A photo of chicken? Read on to find out what Jonathan is talking about this week...

Keep her lit, don’t give up the fight!

By Jonathan Acton - jonathan.acton@homeinstead.ie

For anyone reading this article who has ever faced struggles, set-backs or seemingly insurmountable challenges over the years, try to take some solace from this tale. It might not be today or tomorrow that you find your calling, but as they say, every dog has its day.

Bear with me while I profile the struggles of a person who has now become a household name.

I was quite surprised to learn the following but it certainly inspired me to think the value that people have to add to the world after they retire, or not, as the case may be.

At 5, this boy’s father sadly passed away.

At the age of 16, he left school without any inclination of what direction he wanted his life to go.

By the age of 17, he had already managed to start and lose five full-time jobs.

However, he decided to settle down and get married aged 18.

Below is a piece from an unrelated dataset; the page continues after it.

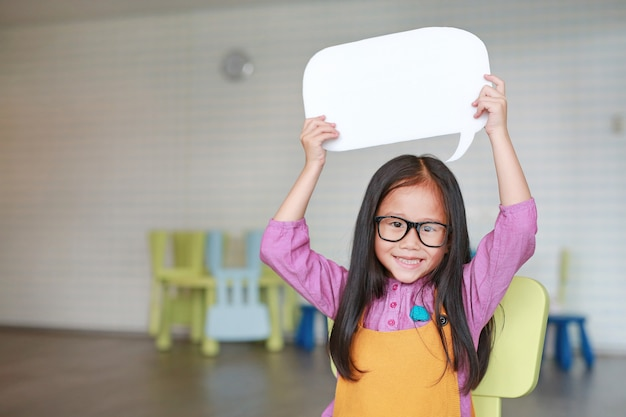 Adorable asian little girl holding empty blank speech bubble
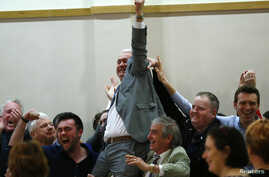 Fianna Fail's Declan Breathnach celebrates after being elected during the second day of the General Election count in Dundalk, Ireland, Feb. 28, 2016.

He worked as a driver for a couple of years but managed to lose that job also.

Then he decided to join the army as he thought there was no way he could fail in that, but his application was rejected!

Following that rare setback, he decided to try to enter judicial school – but, you’ve guessed it – the computer said no.

All was not lost, as he saw light at the end of the tunnel when offered a job as an insurance sales man.

He felt his fortune was about to change then, but obviously his intuition was way off because he soon lost that job too.

The misery continued when his wife left him when he was 25, taking his only daughter.

He fought to get his daughter back, but, not surprisingly, lost that battle too. Forty years later, the man retired at 65 after a string of jobs.

On the day of his retirement, the American government gave him $105.

He knew he could not keep himself with that amount of money, and he even contemplated suicide considering his lifetime of failures.

He then sat under a tree and began to write his goodbyes to the world, and realised there was something he had still not tried.

Cooking!

He had waited on tables, washed dishes and swept floors, but gad never tried his hand at cooking.

With the dollars Uncle Sam had given him, he bought a fryer and made fried chicken with a recipe that his grandmother taught him.

He went selling it door to door in his town, and slowly began to branch out into other areas.

By the age of 88 Colonel Sanders, founder of KFC, was a billionaire.

It’s incredible to think of all the setbacks Mr Sanders suffered throughout his life, and how he seemed to realise his potential in his ‘retirement’ years.

To quote the colonel himself: "I am against retiring, the thing that keeps a man alive is having something to do."

What do plan on doing when you retire?